Tigers halfback Luke Brooks.
Tigers halfback Luke Brooks. ©Robb Cox/NRL Photos

Cleary has shown a lot of faith in Brooks. Not only in re-signing him last year when there was so much uncertainty around the club's high-profile players, but also in allowing him to take control of a team he had previously shared with Mitchell Moses.

Cleary has noticed the changes in Brooks. Not a change in his personality, but a change in his approach to the game that is the result of relaxed mindset from genuine faith being instilled in him.

"He's got a little more confidence in his game," Cleary said.

"He's definitely fitter and stronger, which I think helps the style of player he is. I think his physique and speed is an asset which he probably hasn't used to its full potential and maybe still hasn't.

"It's good to see that on show again. He wasn't so much worried about the number on his back, he just played. I think when he's doing that, it's when he will be at his best."

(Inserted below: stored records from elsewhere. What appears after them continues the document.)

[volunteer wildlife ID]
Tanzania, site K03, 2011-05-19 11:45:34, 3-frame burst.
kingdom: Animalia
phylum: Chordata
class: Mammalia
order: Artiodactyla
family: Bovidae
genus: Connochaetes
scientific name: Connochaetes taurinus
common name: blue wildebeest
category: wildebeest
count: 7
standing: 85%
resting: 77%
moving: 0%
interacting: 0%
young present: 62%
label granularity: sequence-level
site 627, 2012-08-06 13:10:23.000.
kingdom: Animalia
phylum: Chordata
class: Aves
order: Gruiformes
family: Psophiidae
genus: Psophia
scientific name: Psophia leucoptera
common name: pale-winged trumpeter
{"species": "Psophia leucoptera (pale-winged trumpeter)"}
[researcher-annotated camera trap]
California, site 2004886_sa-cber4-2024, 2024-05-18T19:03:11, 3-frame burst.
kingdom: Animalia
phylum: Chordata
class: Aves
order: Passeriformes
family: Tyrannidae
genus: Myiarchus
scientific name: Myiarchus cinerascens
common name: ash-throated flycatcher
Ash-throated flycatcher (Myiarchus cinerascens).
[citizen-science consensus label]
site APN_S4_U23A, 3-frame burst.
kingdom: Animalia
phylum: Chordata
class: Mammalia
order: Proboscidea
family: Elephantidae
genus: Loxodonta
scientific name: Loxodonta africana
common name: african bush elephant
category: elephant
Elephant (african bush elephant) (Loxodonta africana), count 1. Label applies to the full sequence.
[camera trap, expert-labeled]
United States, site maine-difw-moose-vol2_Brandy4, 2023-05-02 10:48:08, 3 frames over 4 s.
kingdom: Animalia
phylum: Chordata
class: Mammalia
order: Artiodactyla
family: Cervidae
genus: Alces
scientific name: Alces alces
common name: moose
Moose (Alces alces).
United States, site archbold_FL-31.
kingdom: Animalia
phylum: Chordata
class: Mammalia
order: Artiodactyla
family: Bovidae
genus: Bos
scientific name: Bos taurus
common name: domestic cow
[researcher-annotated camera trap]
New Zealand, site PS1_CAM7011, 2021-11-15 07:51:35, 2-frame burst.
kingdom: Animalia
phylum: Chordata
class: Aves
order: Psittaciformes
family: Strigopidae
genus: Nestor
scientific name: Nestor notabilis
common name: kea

The Tigers have won three of their first four games. While they didn’t find their attacking mojo until Monday’s win over the Eels, Brooks has shown a willingness to challenge the line that has rarely been seen.

There’s a spring to his step, reaping the benefits of a shift in attitude at the club over the off-season.

"I’m getting excited, not just to attack but to defend as well and I guess backing myself. Ivan gives, not just me, I think everyone the confidence to back ourselves so I think that helps a lot. [Benji] has taken a lot of pressure off me, I think just with the kicking game and me not having to kick all the time, there’s two options there.

Tigers five-eighth Benji Marshall.
Tigers five-eighth Benji Marshall. ©Gregg Porteous/NRL Photos

"He’s obviously a different player to what he was when he was younger. I think he’s come over a more mature player and experienced and sort of learnt that game management side of things, learnt how to shut out a game so that’s certainly helped me."

Brooks has never played finals football. While Cleary refused to even talk about the potential of the club breaking its finals drought, there is an excitement among fans that hasn't been seen in years.

"As a kid you dream about winning a grand final and right now that’s what I want to do," Brooks said.

"To be able to do that you’ve got to play finals footy and hopefully we can do that this year."